* [Material for the task]
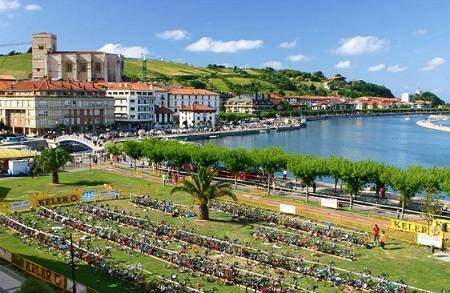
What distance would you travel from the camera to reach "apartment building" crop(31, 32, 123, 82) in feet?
487

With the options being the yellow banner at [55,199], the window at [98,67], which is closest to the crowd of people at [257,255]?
the yellow banner at [55,199]

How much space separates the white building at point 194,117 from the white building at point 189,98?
4.65 meters

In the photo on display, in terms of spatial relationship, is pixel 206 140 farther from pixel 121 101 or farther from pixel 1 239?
pixel 1 239

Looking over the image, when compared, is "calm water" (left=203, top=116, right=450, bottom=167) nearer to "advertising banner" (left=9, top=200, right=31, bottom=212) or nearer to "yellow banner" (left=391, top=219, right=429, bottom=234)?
"yellow banner" (left=391, top=219, right=429, bottom=234)

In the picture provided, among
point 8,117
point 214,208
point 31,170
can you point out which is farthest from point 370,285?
point 8,117

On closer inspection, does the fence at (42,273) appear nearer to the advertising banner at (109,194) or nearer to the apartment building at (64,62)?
the advertising banner at (109,194)

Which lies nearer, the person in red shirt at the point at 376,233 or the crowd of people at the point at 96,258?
the crowd of people at the point at 96,258

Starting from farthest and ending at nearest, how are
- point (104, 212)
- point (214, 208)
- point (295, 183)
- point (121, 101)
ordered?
point (121, 101)
point (295, 183)
point (214, 208)
point (104, 212)

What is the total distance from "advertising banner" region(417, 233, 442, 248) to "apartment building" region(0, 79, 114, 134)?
87.1 metres

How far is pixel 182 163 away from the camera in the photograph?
58969 millimetres

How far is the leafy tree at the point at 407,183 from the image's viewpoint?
40719mm

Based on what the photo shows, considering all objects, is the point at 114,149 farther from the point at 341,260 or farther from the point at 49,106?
the point at 341,260

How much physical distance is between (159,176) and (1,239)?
26.9 meters

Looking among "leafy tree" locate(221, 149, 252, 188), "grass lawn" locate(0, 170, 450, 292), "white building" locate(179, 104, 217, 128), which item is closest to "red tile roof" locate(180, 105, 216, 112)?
"white building" locate(179, 104, 217, 128)
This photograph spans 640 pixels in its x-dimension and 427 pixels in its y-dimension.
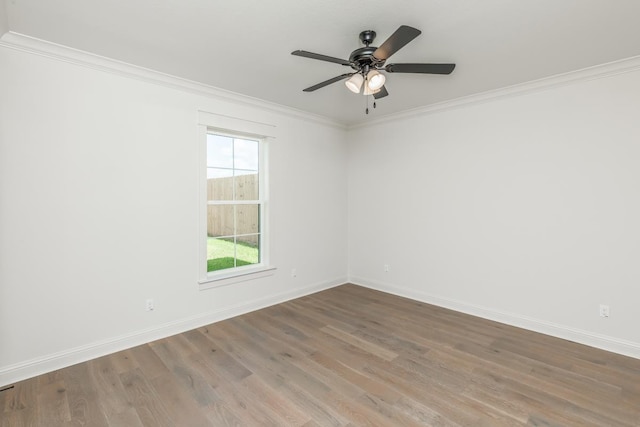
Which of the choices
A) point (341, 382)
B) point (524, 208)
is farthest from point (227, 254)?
point (524, 208)

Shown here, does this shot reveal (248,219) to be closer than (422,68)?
No

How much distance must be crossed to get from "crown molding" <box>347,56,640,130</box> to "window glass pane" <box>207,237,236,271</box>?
9.69 ft

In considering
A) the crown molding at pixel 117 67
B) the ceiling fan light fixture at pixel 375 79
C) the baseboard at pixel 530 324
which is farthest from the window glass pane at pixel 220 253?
the ceiling fan light fixture at pixel 375 79

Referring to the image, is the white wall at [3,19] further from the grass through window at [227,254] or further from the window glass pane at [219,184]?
the grass through window at [227,254]

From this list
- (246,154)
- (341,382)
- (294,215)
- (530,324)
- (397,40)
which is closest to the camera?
(397,40)

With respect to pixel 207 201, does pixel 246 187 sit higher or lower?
higher

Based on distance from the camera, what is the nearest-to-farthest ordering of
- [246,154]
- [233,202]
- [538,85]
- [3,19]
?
1. [3,19]
2. [538,85]
3. [233,202]
4. [246,154]

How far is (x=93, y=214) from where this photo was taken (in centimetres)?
276

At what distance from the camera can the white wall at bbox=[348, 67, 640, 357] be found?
9.46 feet

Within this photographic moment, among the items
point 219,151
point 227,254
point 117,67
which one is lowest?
point 227,254

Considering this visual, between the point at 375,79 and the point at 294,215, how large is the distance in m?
2.52

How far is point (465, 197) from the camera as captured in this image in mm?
3893

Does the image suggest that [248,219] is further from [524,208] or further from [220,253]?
[524,208]

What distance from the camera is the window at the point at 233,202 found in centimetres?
371
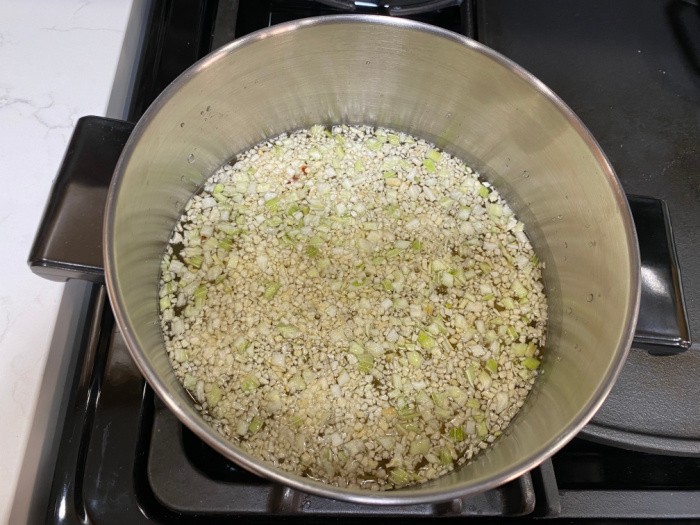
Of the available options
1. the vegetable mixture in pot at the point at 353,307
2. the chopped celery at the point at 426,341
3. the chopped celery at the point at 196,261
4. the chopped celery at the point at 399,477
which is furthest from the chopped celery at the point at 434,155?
the chopped celery at the point at 399,477

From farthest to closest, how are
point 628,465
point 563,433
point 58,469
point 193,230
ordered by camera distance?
1. point 193,230
2. point 628,465
3. point 58,469
4. point 563,433

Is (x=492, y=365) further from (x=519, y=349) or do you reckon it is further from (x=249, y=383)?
(x=249, y=383)

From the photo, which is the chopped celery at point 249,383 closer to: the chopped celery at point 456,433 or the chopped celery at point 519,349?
the chopped celery at point 456,433

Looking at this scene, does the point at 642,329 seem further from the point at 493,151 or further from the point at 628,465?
the point at 493,151

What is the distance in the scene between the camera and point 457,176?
1.06 m

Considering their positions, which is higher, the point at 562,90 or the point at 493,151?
the point at 562,90

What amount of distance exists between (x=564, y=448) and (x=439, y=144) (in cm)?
60

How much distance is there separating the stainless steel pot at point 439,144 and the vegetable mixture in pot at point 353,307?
1.5 inches

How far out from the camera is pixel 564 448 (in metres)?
0.86

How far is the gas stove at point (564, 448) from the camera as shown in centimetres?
73

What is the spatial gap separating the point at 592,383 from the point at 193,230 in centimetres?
69

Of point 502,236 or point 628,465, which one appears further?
point 502,236

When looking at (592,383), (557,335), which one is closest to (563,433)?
(592,383)

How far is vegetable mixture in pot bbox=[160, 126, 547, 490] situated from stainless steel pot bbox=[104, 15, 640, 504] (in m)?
0.04
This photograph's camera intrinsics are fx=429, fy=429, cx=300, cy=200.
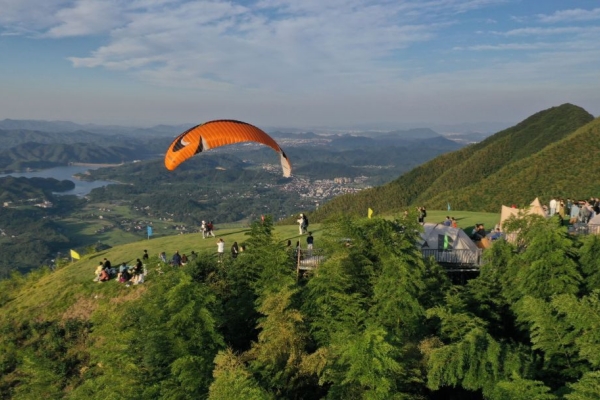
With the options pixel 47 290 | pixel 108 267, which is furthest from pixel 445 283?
pixel 47 290

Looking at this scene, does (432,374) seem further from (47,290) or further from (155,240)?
(155,240)

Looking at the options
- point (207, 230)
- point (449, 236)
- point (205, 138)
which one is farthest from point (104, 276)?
point (449, 236)

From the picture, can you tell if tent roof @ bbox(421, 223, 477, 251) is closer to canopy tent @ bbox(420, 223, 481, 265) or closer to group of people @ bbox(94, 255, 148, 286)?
canopy tent @ bbox(420, 223, 481, 265)

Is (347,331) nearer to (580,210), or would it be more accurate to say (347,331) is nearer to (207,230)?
(207,230)

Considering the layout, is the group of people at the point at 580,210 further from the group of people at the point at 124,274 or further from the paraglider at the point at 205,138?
the group of people at the point at 124,274

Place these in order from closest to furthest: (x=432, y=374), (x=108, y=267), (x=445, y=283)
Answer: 1. (x=432, y=374)
2. (x=445, y=283)
3. (x=108, y=267)

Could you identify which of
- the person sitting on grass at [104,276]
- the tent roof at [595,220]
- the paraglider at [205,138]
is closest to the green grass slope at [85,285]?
the person sitting on grass at [104,276]
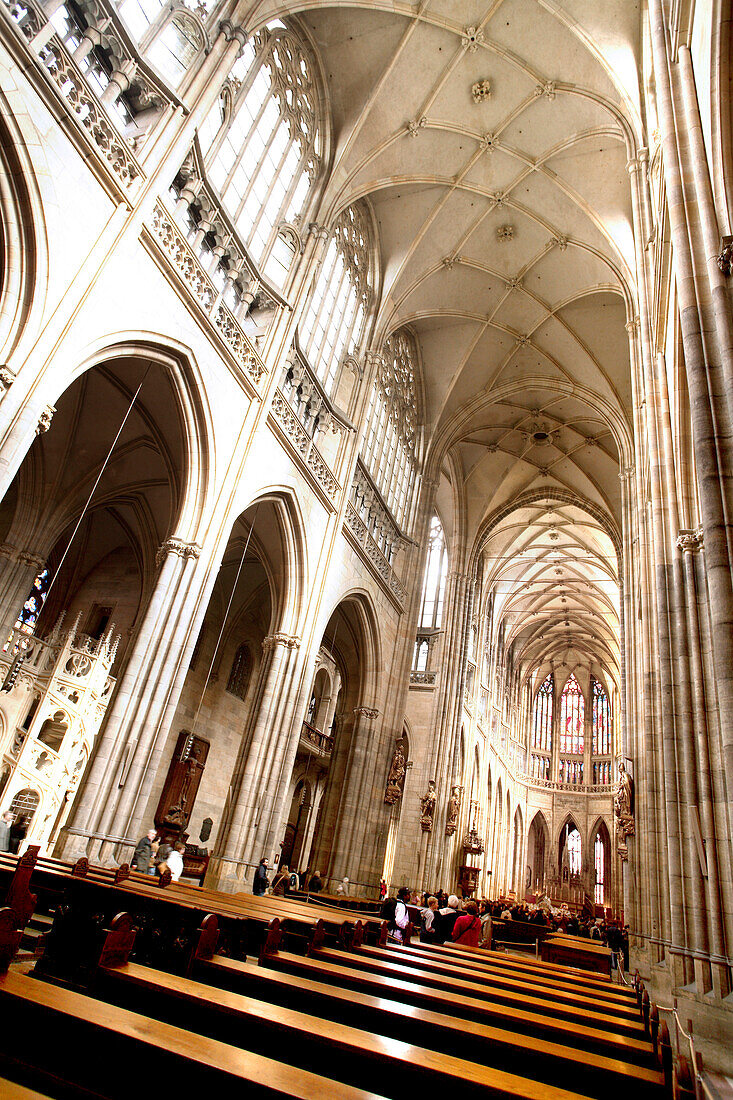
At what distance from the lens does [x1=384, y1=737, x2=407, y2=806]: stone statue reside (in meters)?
15.8

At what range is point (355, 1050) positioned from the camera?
1826mm

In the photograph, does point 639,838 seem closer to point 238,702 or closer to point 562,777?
point 238,702

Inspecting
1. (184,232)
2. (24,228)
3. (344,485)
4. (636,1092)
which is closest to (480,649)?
(344,485)

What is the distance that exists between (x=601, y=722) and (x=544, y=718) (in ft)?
11.0

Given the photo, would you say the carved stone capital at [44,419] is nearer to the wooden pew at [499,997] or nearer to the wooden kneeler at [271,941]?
the wooden kneeler at [271,941]

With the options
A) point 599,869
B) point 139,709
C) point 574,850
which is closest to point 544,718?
point 574,850

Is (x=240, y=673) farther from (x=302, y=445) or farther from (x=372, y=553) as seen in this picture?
(x=302, y=445)

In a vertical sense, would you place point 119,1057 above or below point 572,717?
below

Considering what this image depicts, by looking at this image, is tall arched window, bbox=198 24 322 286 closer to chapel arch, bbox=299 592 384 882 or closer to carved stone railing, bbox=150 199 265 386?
carved stone railing, bbox=150 199 265 386

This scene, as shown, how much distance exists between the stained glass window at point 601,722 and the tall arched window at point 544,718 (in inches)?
99.9

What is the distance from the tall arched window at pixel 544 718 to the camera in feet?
133

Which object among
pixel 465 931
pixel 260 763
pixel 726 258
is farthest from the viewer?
pixel 260 763

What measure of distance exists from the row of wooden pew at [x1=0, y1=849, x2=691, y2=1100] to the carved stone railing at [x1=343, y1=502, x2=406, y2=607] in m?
11.6

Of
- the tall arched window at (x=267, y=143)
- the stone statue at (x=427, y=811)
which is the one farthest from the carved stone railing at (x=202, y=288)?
the stone statue at (x=427, y=811)
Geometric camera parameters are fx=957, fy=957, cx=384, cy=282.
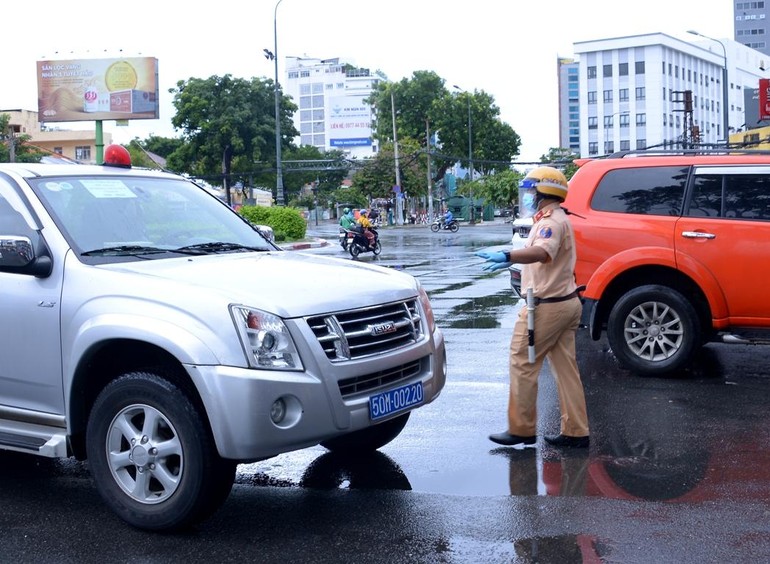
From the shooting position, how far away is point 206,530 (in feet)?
15.0

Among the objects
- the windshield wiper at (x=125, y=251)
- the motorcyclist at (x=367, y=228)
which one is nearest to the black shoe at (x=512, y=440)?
the windshield wiper at (x=125, y=251)

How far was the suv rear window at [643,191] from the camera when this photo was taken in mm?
8219

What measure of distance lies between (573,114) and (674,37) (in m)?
38.8

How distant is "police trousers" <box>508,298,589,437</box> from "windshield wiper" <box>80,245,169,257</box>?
2.19 metres

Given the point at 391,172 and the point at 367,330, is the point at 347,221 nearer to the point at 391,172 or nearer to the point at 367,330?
the point at 367,330

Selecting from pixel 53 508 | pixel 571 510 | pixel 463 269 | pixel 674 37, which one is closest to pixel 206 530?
pixel 53 508

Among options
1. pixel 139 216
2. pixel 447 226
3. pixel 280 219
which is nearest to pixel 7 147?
pixel 280 219

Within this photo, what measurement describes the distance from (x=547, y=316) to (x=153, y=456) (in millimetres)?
2493

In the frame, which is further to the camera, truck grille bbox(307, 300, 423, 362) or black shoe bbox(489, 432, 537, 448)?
black shoe bbox(489, 432, 537, 448)

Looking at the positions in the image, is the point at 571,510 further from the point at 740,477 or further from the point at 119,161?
the point at 119,161

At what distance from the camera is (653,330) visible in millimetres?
8109

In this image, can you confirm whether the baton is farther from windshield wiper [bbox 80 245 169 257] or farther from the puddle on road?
the puddle on road

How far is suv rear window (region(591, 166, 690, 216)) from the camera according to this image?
27.0 ft

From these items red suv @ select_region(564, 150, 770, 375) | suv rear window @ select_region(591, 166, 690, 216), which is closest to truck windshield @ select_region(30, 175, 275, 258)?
red suv @ select_region(564, 150, 770, 375)
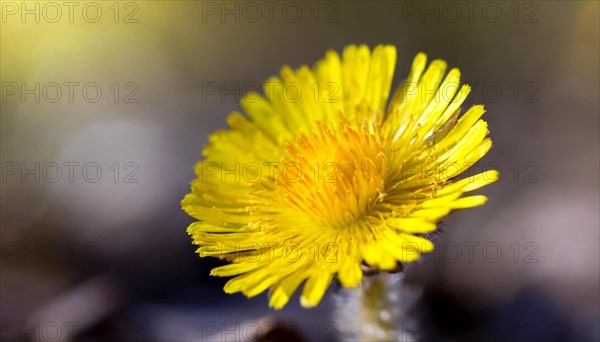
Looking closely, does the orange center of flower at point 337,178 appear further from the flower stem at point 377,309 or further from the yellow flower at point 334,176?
the flower stem at point 377,309

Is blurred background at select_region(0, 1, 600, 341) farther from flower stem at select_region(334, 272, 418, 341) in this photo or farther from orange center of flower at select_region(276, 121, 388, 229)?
orange center of flower at select_region(276, 121, 388, 229)

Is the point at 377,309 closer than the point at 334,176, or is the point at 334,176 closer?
the point at 334,176

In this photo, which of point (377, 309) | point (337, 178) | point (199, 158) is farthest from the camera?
point (199, 158)

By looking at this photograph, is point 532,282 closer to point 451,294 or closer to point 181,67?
point 451,294

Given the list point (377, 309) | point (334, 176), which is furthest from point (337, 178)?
point (377, 309)

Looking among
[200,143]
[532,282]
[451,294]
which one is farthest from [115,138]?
[532,282]

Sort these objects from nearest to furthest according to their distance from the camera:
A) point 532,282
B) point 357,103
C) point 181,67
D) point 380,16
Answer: point 357,103 → point 532,282 → point 380,16 → point 181,67

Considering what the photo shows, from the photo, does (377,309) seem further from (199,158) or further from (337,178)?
(199,158)
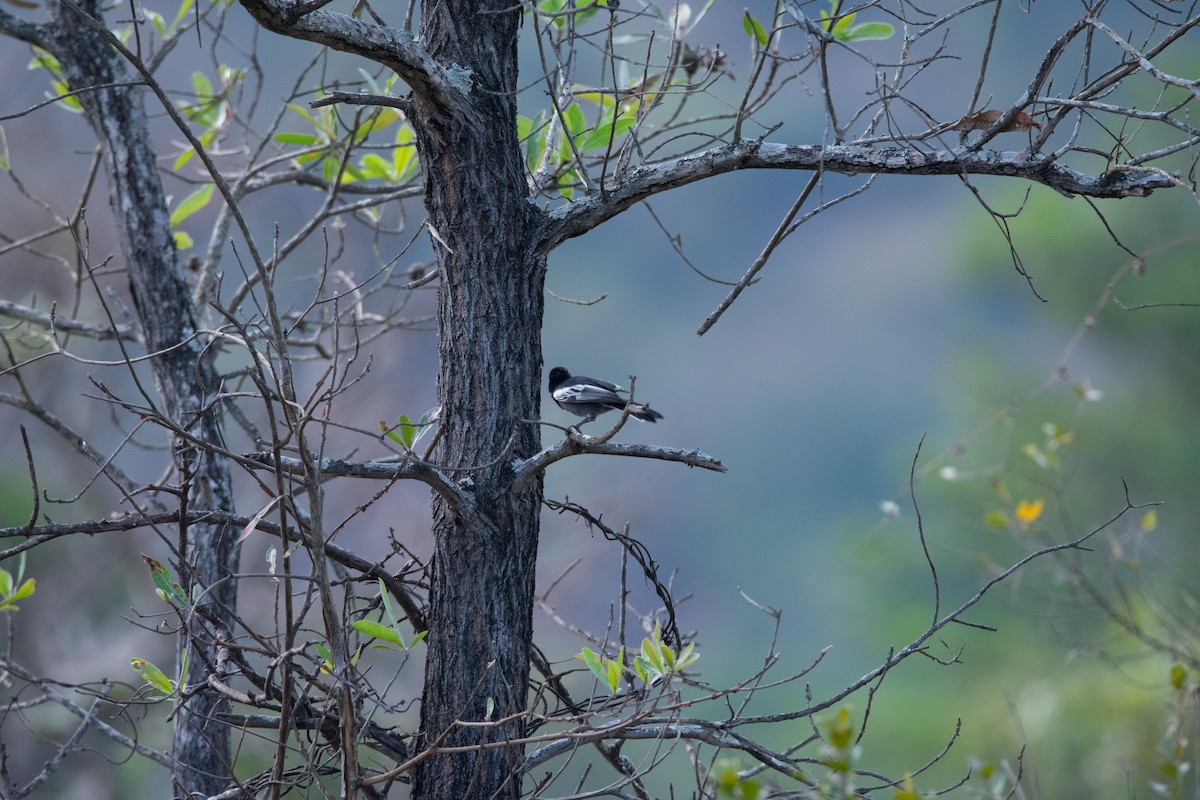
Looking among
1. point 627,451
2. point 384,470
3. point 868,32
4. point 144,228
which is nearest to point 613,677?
point 627,451

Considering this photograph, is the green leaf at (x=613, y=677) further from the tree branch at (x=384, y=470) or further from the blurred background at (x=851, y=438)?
the blurred background at (x=851, y=438)

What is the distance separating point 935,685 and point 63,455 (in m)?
9.23

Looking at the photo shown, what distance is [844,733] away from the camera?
3.33 feet

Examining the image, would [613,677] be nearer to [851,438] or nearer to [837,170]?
[837,170]

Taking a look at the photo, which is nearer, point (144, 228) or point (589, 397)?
point (144, 228)

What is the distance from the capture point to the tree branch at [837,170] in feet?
5.08

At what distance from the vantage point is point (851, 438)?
16.2m

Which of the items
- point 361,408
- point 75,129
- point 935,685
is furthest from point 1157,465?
point 75,129

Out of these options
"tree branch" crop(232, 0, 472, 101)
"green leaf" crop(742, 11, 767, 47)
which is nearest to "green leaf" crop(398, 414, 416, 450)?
"tree branch" crop(232, 0, 472, 101)

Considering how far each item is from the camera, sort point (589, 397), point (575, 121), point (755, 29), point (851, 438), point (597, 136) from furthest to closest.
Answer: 1. point (851, 438)
2. point (589, 397)
3. point (575, 121)
4. point (597, 136)
5. point (755, 29)

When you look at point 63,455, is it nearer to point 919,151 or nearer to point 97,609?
point 97,609

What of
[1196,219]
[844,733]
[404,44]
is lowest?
[844,733]

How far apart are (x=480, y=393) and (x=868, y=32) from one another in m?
1.00

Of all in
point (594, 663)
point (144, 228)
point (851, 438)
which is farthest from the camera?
point (851, 438)
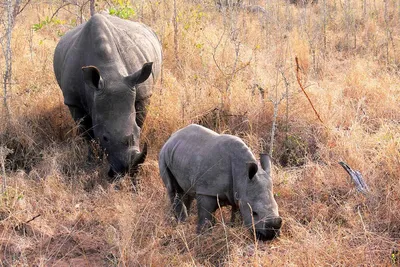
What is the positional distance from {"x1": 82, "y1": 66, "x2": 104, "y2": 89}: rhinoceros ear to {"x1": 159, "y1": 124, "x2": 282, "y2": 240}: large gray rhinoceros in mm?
1011

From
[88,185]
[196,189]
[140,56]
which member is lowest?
[88,185]

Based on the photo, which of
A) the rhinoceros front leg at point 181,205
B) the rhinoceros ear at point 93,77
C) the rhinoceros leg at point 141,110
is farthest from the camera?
the rhinoceros leg at point 141,110

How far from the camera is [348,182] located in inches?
207

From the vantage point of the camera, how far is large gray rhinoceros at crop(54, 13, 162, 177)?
555cm

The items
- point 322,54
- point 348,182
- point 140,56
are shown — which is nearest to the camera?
point 348,182

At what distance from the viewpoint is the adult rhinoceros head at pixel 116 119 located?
18.2 ft

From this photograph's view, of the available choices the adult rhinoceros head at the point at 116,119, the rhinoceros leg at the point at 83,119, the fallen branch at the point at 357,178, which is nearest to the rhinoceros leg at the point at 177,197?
the adult rhinoceros head at the point at 116,119

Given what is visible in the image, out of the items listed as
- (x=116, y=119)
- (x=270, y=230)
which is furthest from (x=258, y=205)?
(x=116, y=119)

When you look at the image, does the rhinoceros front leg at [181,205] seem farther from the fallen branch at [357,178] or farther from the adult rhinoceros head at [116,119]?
the fallen branch at [357,178]

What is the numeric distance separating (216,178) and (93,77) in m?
1.78

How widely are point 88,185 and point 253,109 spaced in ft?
7.29

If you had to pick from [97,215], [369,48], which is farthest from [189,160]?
[369,48]

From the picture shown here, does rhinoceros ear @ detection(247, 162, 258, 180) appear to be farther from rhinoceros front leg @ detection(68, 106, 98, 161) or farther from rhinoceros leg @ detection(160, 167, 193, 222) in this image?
rhinoceros front leg @ detection(68, 106, 98, 161)

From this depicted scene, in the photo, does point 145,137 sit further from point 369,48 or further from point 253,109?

* [What is expected]
Reproduce word for word the data between the line containing "How far is pixel" and the line containing "26.9 meters", inclusive.

* [Right answer]
How far is pixel 182 163 away from the camera in the photograph?
58969 millimetres

How far is the leafy tree at the point at 407,183 from the image's viewpoint?
40719mm

Based on what the photo shows, considering all objects, is the point at 114,149 farther from the point at 341,260 or farther from the point at 49,106?
the point at 341,260

How much physical distance is between (159,176) and (1,239)?
26.9 meters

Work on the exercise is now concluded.